Microglia as a Target for Leukodystrophy Treatments

Microglia are the only hematopoietic stem cell derived cell type in the healthy CNS, where they are considered to be the resident macrophages. They are ontogenically distinct from other mononuclear phagocytes, including dendritic cells, monocytes and macrophages. They originate from the yolk sac and infiltrate the developing CNS where they compose ∼10% of all glial cells and self – maintain. Microglia are highly dynamic and constantly survey their microenvironment by active projection and retraction and are now known to perform much more than immune – related functions in the CNS (Wu et al., 2015). Over the past decade microglia have been shown to actively participate in synapse remodeling and stripping, as well as to actively maintain or compromise the integrity of the BBB (Wake et al., 2009; Akiyoshi et al., 2018; Haruwaka et al., 2019). Nevertheless, in their crucial role as immune cells, upon insult, infection or neural cell degeneration microglial rapidly change from a highly ramified to a more amoeba-like shape, proliferate and express a range of pro-inflammatory cytokines. With regards to leukodystrophies, microglia have become both a target in case of certain microgliopathies and a therapeutic tool as they are critical to clearance of myelin debris, a prerequisite for remyelination.

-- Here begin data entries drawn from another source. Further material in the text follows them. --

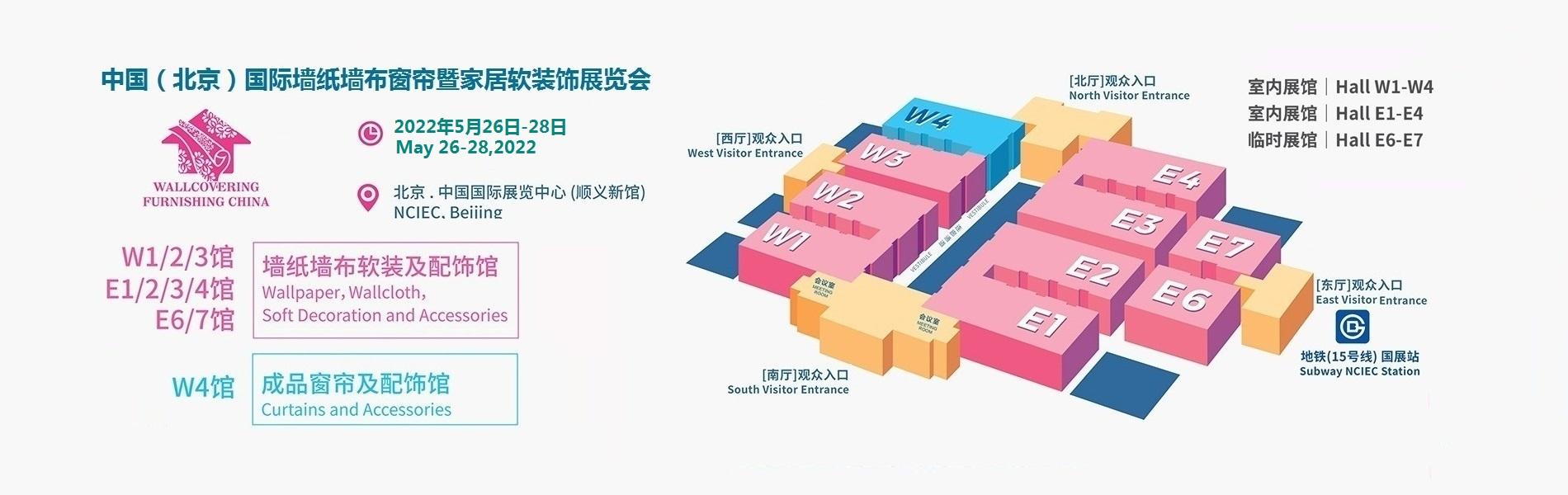 北京墙纸展-首页-4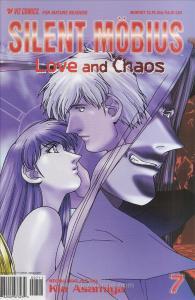 Silent Möbius: Love & Chaos #7 VF; Viz | save on shipping - details inside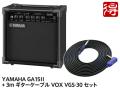 【即納可能】YAMAHA GA15II + 3m ギターケーブル VOX VGS-30 セット(新品)【送料無料】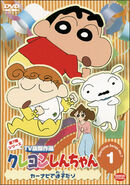 Crayon Shin Chan TV Selection Series 7 - 01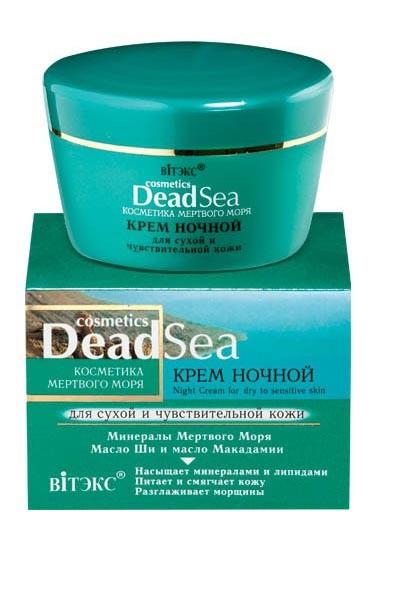 Витэкс Крем ночной для сухой и чувствительной кожиВитэкс<br>Обогащенный минералами Мертвого моря крем обеспечивает интенсивное питание и восстановление сухой и чувствительной кожи в ночное время. Насыщает кожу живительными минералами, микроэлементами и маслами, питает и смягчает. Разглаживает морщины и снимает напряжение после дневного стресса. Восстанавливает упругость и эластичность кожи, надолго сохраняет ее молодость и красоту.Объем: 45 млСостав: вода, вазелиновое масло, циклометикон, полиглицерил-2 диполигидроксистеарат, этилгексилизононаноат, воск пчелиный, диметикон, ПЭГ-30 диполигидроксистеарат, диметикон кроссполимер, масло Butyrospermum parkii ши, масло семян Macadamia ternifolia макадамии, Mg PCA, бетаин, метилпарабен, соль Мёртвого моря, масло зародышей triticum vulgare пшеницы, токоферилацетат, изопропилмиристат, бутилгидрокситолуол, парфюмерная композиция, пропилпарабен, 2-бром-2-нитропропан-1,3-диол, амилциннамаль, гексилциннамаль, лимонен, линалол, бутилфенилметилпропиональ.<br><br>Вес г: 70<br>Бренд : Витэкс<br>Объем мл: 45<br>Тип кожи : сухая, чувствительная<br>Консистенция : крем<br>Тип крема : питательный, восстанавливающий<br>Возраст : до 25, 25+, 30+, 35+, 40+, 45+<br>Эффект : выравнивание, эластичность<br>По времени суток : ночной уход<br>Страна производитель : Белоруссия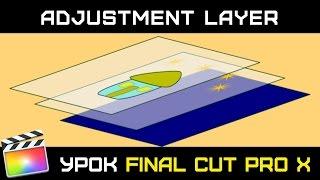 Adjustment Layer Final Cut. Как сделать Adjustment Layer для Final Cut в Motion и для чего он нужен.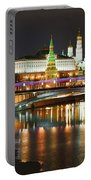 Moscow Evening, Overlooking The Kremlin. Portable Battery Charger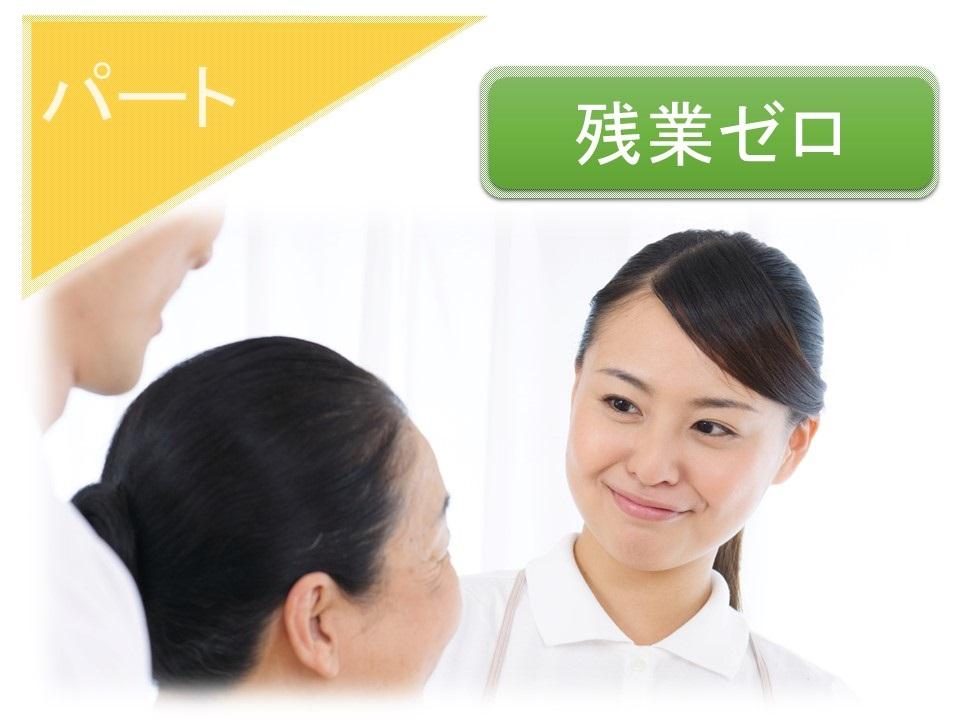 【金武町】訪問介護でのお仕事(パート・アルバイト) イメージ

In a few leukodystrophies classified as microgliopathies, mutations in microglia specific genes are the root cause of the disease. These include colony stimulating factor 1 receptor (CSF1R) associated ‘’hereditary diffuse neuroaxonal leukoencephalopathy with axonal spheroids’ and the ‘pigmentary orthochromatic leukodystrophy’ (Rademakers et al., 2011; Nicholson et al., 2013) as well as Nasu – Hakola disease caused by DAP12 gene mutations encoding the TYRO protein tyrosine kinase binding protein (Sasaki, 2017). These microgliopathies are usually adult onset leukodystrophies exhibiting neurological phenotypes as well as peripheral manifestations. Although microglia self-renew locally, under certain disease conditions or following myeloablation, circulating monocytic precursor cells can infiltrate the CNS and differentiate along the macrophage pathway into microglia-like cells and perform microglial functions (Greter et al., 2015; Beins et al., 2016). This mechanism in combination with the close ontogenic relationship indicates that some microgliopathies may be at least partially amendable by ex vivo HSC-GT.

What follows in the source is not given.